■ REQUIREMENT
Transcribe the listing below in full, keeping every line exactly as it is.

───

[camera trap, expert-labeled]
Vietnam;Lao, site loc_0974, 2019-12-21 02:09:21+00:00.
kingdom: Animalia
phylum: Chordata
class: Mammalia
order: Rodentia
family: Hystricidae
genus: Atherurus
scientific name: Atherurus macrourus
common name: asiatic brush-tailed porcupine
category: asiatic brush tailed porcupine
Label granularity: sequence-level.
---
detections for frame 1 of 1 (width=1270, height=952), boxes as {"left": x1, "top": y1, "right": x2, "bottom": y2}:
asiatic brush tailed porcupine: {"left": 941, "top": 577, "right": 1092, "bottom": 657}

───

■ ANSWER TO THE PROBLEM
[camera trap, expert-labeled]
Vietnam;Lao, site loc_0974, 2019-12-21 02:09:21+00:00.
kingdom: Animalia
phylum: Chordata
class: Mammalia
order: Rodentia
family: Hystricidae
genus: Atherurus
scientific name: Atherurus macrourus
common name: asiatic brush-tailed porcupine
category: asiatic brush tailed porcupine
Label granularity: sequence-level.
---
detections for frame 1 of 1 (width=1270, height=952), boxes as {"left": x1, "top": y1, "right": x2, "bottom": y2}:
asiatic brush tailed porcupine: {"left": 941, "top": 577, "right": 1092, "bottom": 657}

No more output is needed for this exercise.